> [Exercise goal] Starting at the line that contains "From the visual", write out each line through the end of the data below, exactly as it stands. Skip any pictures.
-- Given data start --
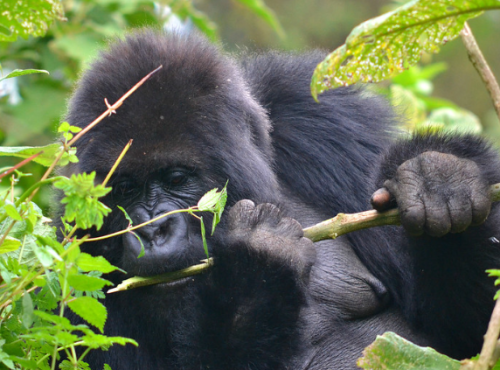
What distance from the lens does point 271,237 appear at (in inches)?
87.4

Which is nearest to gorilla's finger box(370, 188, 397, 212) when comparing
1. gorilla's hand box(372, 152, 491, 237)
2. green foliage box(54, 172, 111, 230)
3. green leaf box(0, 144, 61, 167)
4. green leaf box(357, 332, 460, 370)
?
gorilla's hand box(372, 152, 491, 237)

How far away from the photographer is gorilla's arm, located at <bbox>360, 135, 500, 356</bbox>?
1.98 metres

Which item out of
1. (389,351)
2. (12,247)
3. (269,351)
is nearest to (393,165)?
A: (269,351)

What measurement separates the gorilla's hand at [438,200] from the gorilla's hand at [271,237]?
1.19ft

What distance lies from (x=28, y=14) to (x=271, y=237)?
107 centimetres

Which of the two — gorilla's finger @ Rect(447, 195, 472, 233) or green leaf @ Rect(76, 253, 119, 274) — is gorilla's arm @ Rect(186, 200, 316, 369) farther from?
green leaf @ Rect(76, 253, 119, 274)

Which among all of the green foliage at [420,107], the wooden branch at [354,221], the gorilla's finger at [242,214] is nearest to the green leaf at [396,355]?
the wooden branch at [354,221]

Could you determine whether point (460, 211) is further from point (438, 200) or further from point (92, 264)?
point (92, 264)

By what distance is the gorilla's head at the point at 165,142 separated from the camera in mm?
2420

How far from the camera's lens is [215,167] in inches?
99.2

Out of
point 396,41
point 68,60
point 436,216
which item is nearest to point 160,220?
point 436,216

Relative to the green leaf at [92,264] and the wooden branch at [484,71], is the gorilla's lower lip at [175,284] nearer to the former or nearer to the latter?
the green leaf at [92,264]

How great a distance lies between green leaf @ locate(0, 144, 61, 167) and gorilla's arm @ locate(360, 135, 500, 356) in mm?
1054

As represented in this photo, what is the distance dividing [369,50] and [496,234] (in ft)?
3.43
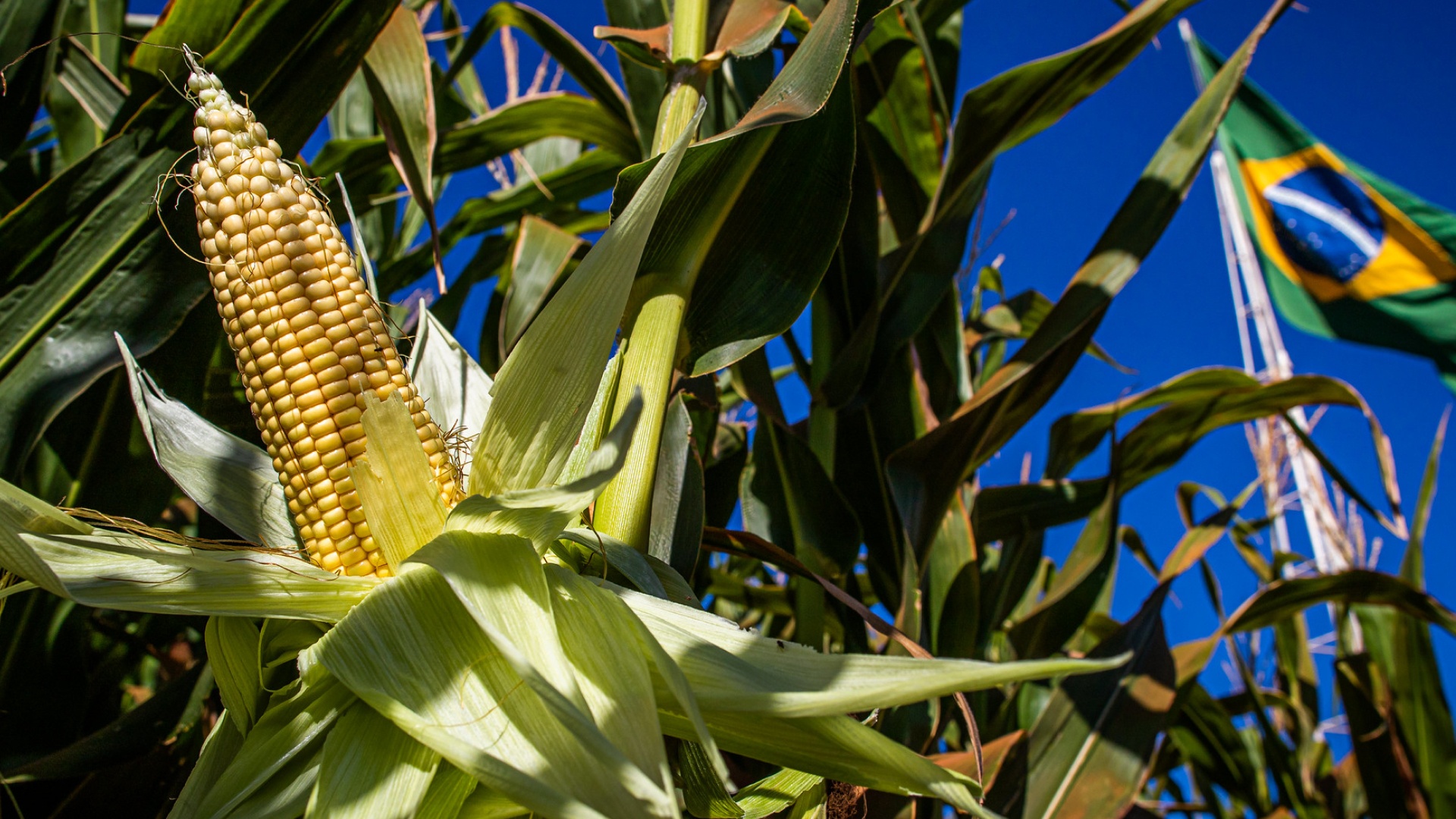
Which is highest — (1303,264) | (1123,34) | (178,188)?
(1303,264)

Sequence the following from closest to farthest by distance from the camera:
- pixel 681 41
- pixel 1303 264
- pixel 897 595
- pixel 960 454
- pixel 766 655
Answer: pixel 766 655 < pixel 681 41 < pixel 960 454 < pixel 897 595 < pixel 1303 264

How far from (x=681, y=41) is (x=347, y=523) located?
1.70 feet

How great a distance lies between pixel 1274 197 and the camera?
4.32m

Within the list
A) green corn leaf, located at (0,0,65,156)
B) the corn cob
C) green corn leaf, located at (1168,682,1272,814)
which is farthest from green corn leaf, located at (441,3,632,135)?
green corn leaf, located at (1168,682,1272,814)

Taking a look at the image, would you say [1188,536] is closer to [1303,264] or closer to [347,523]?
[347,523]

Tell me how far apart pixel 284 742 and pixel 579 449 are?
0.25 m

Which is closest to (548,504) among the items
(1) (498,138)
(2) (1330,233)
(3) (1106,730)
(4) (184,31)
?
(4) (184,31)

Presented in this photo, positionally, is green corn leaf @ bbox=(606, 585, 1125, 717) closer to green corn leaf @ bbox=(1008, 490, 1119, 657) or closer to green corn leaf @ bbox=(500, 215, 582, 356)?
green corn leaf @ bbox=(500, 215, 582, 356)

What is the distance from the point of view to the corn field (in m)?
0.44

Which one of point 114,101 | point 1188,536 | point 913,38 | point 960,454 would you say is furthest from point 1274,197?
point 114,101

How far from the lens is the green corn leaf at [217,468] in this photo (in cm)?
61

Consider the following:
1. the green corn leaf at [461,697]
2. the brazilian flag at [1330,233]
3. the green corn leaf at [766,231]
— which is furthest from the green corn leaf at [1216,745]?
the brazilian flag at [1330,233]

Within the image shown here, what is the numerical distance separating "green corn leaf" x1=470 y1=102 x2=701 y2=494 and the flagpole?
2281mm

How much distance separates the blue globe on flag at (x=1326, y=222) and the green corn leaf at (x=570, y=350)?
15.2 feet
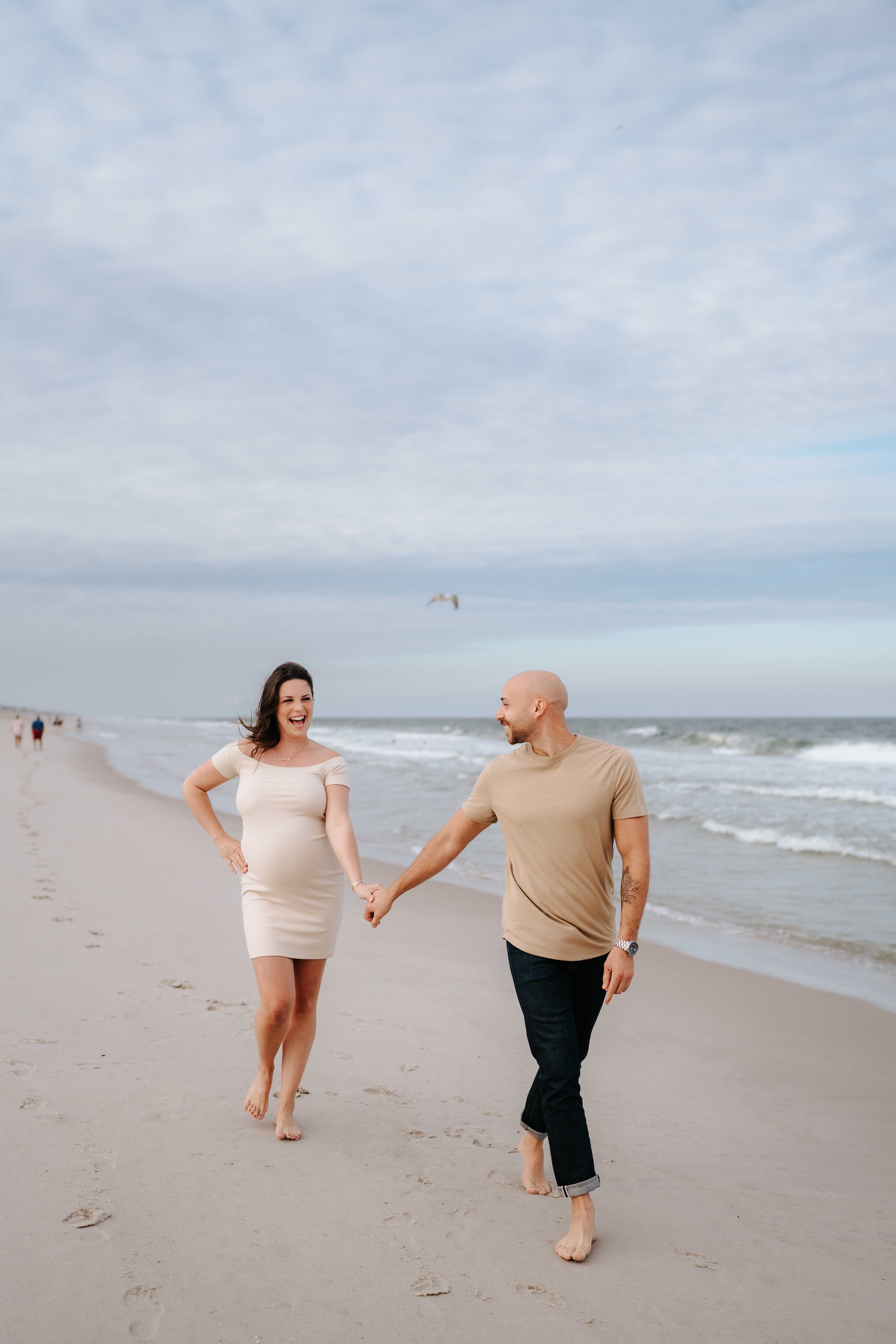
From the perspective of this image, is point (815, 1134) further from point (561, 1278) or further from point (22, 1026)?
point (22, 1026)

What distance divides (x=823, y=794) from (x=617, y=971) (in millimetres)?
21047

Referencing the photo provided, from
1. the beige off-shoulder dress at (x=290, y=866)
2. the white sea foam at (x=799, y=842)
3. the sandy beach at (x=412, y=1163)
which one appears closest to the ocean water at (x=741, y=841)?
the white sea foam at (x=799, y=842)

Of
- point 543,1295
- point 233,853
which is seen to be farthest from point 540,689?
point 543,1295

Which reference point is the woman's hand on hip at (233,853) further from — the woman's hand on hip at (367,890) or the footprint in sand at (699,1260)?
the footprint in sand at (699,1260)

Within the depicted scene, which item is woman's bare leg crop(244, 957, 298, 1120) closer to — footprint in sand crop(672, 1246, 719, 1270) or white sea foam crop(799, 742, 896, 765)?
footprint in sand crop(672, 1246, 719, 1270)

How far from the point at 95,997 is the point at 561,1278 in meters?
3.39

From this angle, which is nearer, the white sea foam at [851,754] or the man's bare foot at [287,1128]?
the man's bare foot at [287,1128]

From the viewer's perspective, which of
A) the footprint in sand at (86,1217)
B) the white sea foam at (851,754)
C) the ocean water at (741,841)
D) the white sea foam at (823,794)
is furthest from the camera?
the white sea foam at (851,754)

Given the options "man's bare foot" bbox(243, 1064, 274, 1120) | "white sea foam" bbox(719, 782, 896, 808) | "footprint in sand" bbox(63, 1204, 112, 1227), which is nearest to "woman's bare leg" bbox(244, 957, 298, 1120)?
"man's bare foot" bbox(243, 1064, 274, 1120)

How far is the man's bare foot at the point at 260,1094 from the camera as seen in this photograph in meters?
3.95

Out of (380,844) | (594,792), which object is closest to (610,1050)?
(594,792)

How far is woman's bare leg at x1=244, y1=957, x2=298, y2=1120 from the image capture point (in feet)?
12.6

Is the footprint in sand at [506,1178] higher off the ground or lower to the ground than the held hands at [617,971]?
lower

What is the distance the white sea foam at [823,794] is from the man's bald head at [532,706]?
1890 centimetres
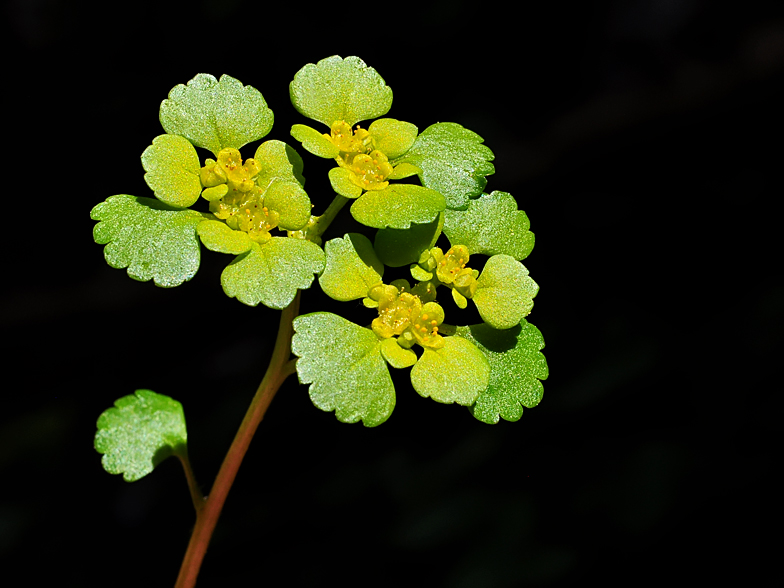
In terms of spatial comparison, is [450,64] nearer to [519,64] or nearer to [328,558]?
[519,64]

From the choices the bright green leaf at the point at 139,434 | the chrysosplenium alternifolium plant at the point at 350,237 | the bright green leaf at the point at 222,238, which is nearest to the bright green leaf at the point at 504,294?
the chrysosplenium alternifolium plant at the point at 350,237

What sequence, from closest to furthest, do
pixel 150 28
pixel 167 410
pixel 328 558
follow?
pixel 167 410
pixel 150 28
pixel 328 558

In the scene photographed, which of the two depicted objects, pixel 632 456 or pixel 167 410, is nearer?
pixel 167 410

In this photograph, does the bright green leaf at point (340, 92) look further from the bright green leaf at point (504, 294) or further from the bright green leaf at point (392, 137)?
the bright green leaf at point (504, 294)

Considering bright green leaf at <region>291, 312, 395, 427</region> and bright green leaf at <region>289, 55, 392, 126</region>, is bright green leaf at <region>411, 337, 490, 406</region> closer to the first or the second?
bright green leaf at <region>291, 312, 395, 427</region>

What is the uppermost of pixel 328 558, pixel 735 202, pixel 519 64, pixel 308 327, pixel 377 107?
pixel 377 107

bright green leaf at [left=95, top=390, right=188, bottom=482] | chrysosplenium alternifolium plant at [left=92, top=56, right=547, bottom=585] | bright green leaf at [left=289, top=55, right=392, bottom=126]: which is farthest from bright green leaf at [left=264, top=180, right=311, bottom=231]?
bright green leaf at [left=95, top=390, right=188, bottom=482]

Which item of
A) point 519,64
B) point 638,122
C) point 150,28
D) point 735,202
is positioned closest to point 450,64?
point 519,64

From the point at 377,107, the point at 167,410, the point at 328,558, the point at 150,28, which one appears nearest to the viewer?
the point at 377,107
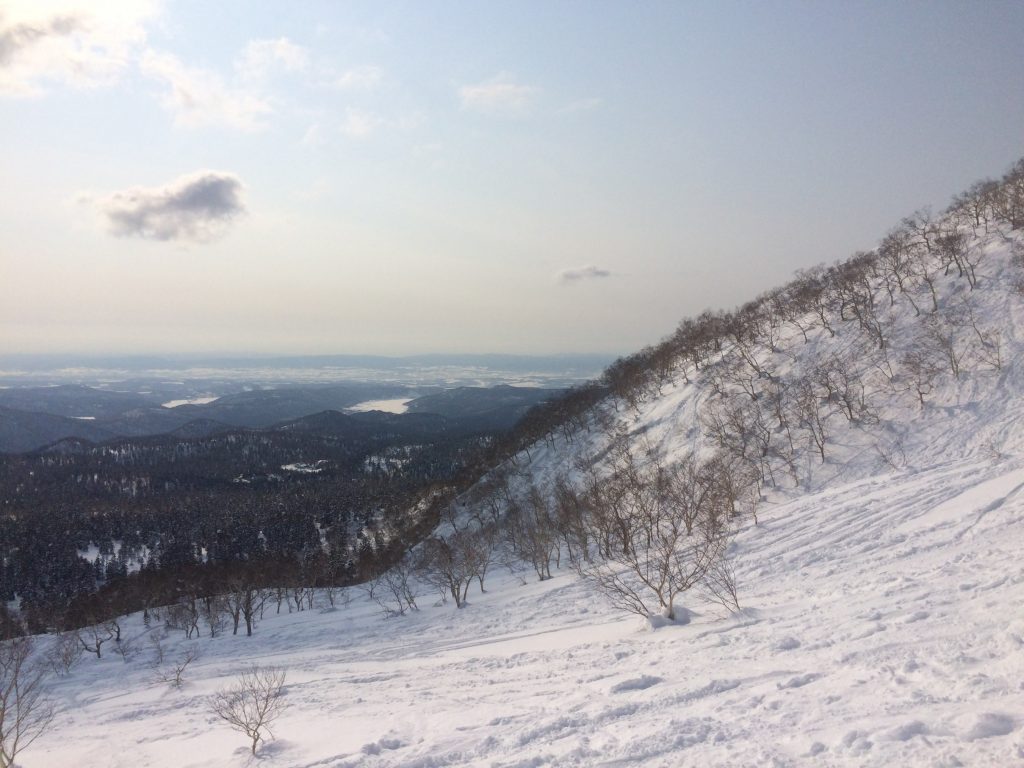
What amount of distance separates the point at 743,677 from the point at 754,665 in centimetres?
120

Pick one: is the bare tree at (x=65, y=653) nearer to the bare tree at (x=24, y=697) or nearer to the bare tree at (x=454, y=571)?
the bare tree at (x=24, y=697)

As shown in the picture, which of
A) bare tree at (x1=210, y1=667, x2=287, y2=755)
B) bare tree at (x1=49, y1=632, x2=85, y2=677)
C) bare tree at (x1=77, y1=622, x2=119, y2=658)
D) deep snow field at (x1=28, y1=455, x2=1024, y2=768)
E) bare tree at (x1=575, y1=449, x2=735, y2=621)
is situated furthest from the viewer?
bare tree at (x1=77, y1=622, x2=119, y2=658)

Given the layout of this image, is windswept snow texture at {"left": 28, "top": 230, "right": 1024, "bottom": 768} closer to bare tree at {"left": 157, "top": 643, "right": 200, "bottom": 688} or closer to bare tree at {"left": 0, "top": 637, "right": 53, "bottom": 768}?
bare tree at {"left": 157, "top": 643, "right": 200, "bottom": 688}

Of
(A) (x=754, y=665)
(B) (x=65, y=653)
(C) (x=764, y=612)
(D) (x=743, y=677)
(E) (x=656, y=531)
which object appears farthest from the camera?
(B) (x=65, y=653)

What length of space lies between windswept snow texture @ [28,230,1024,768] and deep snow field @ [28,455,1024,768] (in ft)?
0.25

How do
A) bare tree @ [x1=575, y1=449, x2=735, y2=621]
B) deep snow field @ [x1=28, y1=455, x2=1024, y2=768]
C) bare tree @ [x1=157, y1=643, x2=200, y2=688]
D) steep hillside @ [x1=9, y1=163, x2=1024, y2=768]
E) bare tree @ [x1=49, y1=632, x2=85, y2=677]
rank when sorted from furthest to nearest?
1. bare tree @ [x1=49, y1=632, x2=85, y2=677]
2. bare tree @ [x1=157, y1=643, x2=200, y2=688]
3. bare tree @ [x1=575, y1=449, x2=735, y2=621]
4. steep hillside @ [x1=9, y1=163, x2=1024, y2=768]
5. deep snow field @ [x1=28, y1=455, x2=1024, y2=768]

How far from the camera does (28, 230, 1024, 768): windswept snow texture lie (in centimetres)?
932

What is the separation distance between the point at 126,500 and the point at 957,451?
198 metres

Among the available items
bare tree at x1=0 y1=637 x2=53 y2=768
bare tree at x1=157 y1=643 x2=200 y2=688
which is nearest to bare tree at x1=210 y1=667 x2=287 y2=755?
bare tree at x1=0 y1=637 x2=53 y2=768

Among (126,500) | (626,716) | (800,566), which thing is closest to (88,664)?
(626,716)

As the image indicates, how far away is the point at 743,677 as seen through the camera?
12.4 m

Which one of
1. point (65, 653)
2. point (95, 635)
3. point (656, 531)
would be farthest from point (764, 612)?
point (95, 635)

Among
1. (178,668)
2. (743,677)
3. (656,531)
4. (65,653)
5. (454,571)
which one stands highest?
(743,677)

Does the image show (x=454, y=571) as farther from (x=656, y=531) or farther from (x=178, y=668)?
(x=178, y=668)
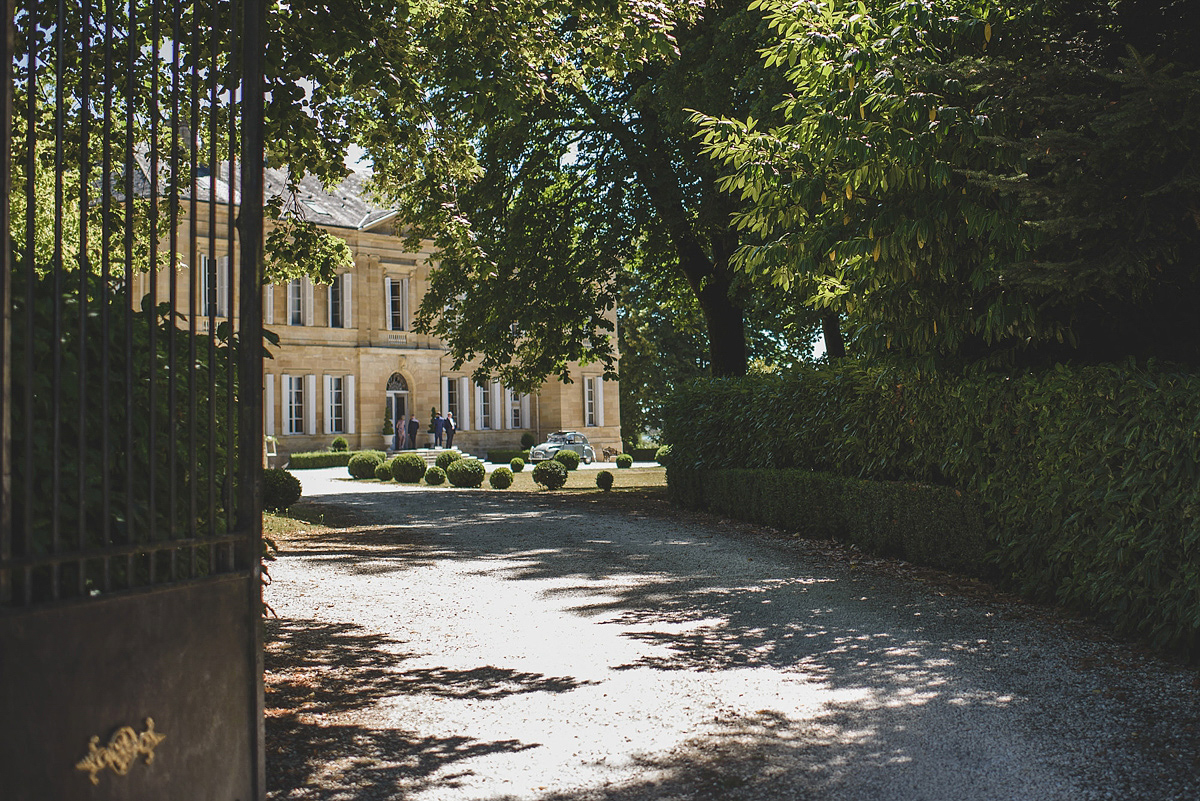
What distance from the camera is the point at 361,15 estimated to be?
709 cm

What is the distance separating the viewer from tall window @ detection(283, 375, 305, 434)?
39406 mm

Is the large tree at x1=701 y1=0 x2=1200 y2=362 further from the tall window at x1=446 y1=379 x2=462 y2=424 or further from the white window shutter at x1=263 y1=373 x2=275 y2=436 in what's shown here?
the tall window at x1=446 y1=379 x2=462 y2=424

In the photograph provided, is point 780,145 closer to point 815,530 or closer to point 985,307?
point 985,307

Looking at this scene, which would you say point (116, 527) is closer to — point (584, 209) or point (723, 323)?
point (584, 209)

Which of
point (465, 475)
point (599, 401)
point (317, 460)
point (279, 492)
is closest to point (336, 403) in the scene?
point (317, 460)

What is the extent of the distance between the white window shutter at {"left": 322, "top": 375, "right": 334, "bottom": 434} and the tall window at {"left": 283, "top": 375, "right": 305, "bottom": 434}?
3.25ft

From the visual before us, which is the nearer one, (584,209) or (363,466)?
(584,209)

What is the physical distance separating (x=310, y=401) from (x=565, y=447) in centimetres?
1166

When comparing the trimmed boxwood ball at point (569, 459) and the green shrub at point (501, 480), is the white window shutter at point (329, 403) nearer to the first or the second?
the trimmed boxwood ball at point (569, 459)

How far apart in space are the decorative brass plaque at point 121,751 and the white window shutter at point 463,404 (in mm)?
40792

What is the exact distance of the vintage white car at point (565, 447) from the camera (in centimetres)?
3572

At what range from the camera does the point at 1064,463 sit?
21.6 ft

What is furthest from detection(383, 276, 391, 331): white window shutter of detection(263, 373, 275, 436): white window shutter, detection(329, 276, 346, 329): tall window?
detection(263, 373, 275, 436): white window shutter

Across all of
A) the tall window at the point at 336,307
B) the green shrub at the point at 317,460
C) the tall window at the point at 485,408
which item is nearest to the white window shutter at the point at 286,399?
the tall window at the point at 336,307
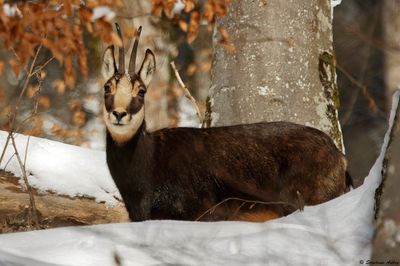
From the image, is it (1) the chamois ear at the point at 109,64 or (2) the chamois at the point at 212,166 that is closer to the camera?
-- Given data end --
> [Correct result]
From the visual before us, which is the nearer one, (584,209) or (363,466)?
(584,209)

What is the physical distance separating (x=310, y=401) from (x=565, y=447) in centimetres?
1166

When comparing the trimmed boxwood ball at point (569, 459) and the green shrub at point (501, 480), is the white window shutter at point (329, 403) nearer to the first or the second?
the trimmed boxwood ball at point (569, 459)

How far apart in space are the decorative brass plaque at point 121,751 and the white window shutter at point 463,404 (in mm)?
40792

What is the exact distance of the vintage white car at point (565, 447) from the camera (in centimetres)?
3572

At what range from the camera does the point at 1064,463 sit?
21.6 ft

What is furthest from detection(383, 276, 391, 331): white window shutter of detection(263, 373, 275, 436): white window shutter, detection(329, 276, 346, 329): tall window?
detection(263, 373, 275, 436): white window shutter

Across all of
A) the tall window at the point at 336,307
B) the green shrub at the point at 317,460
C) the tall window at the point at 485,408
which item is nearest to the white window shutter at the point at 286,399?
the tall window at the point at 336,307
From the image, is it (1) the chamois ear at the point at 109,64 or (2) the chamois at the point at 212,166 that is closer to the camera?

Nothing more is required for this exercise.